Davos 10 – 1 Devils
Via Luton and Zurich we travelled to the beautiful alpine resort town of Davos to see the Devils first CHL game. I’ve heard people who grew up in the valleys during the coal mining era talk of holidays to Butlins in Barry Island as a ‘Shwmae holiday’, because you went away and knew everyone there and would walk around uttering shwmae as you passed your neighbour. This was what it felt like when touring the quiet town during the off season. Go to the top of a mountain to take in the view? There’s Neil Francis. Pop into a bar, there are eight fans in Devils jerseys. Walk down the street, there’s Joey Haddad. The 100 or so fans who made their way to Switzerland (via routes out of It’s a Mad, Mad, Mad, Mad World) certainly seemed to make their presence felt.
The Davos team may have finished relatively low down last season, but they are the most successful Swiss team, and their coach, Arno del Curto, is much admired in the NHL. Their rink is a wooden hockey cathedral with excellent acoustics and friendly staff.
We always knew this would be a tough step up, but that was demonstrated with frightening speed. The Devils started confidently but Louis picked up a penalty, then another and we were defending a 5 on 3 PK within the first two minutes and they scored immediately. A second followed and within 4 minutes the Devils were two down and chasing the game. Welcome to Champions Hockey. The Devils continued to pick up penalties throughout the period, with three factors combining against them: their inexperience in European interpretation of rules; the speed of Davos causing Devils players to always be chasing and clipping players; the ability of Davos to draw them into giving penalties.

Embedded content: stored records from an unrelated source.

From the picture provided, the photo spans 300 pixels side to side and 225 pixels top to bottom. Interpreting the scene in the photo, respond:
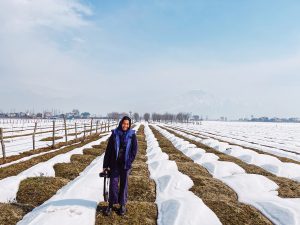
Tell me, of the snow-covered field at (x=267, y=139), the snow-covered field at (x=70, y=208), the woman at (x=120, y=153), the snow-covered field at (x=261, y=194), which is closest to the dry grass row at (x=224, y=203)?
the snow-covered field at (x=261, y=194)

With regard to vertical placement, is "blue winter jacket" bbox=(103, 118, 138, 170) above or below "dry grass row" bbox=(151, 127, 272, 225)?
above

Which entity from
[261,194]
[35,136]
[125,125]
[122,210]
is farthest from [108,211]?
[35,136]

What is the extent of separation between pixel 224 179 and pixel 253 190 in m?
1.66

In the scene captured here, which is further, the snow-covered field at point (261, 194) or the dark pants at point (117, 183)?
the snow-covered field at point (261, 194)

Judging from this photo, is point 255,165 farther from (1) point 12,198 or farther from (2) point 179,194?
(1) point 12,198

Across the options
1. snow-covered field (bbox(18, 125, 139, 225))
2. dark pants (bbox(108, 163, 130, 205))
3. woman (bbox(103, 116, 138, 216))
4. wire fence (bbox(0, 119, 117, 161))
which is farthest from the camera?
wire fence (bbox(0, 119, 117, 161))

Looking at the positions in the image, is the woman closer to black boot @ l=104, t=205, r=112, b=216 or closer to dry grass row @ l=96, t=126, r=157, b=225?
black boot @ l=104, t=205, r=112, b=216

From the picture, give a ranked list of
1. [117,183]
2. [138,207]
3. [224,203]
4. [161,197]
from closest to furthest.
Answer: [117,183]
[138,207]
[224,203]
[161,197]

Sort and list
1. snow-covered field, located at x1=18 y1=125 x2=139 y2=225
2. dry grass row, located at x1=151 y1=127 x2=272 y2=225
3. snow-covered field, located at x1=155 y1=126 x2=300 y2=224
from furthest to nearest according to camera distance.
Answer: snow-covered field, located at x1=155 y1=126 x2=300 y2=224, dry grass row, located at x1=151 y1=127 x2=272 y2=225, snow-covered field, located at x1=18 y1=125 x2=139 y2=225

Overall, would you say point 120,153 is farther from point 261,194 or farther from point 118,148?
point 261,194

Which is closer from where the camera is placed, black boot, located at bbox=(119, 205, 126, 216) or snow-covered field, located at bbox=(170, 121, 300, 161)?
black boot, located at bbox=(119, 205, 126, 216)

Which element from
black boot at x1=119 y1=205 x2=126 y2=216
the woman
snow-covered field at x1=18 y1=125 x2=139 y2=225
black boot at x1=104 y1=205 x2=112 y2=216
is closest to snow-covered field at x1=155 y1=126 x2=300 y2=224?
black boot at x1=119 y1=205 x2=126 y2=216

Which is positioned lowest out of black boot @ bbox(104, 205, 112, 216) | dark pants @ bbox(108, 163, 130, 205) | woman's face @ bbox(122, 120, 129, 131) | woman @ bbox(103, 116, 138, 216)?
black boot @ bbox(104, 205, 112, 216)

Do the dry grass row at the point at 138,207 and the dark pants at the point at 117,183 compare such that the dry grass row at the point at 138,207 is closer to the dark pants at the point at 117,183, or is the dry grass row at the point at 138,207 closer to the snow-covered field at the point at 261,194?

The second period was to be a lesson in hockey, opening with slick passing to quickly make it three. Wieser in particular, but all of their players looked like they were playing NHL17 on east mode and skating around ineffectual challenges with ease. The goals came with ruthless regularity and at number seven Murdy was swapped in for Bowns (not that Bowns was to blame for any of the preceding ones). After the game had got away from them so early, the Devils had no plan to fall back on, which was expounded by the more sensitive interpretation of slashing and cross checking regulations. At times it looked like Davos were playing a different game by a different set of rules.
The third saw Martin get the Devils first CHL goal, which the fans celebrated as if it sealed victory, chanting “we scored a goal” repeatedly. As we waited for it to end, with a 10-1 scoreline the only take away was that this was all about learning. Davos were undoubtedly superior, but not by that margin, and for the few moments when the Devils were full strength they looked like they could compete. They will need to learn about discipline, maintaining puck possession and dealing with the speed of transition of European teams.
The Devils fans stayed behind for an hour afterwards, singing the new Welsh anthem of “please don’t take me home”, to the delight of the Davos fans. Hopefully the team will take it in the same manner, that it is the experience that was the real value here.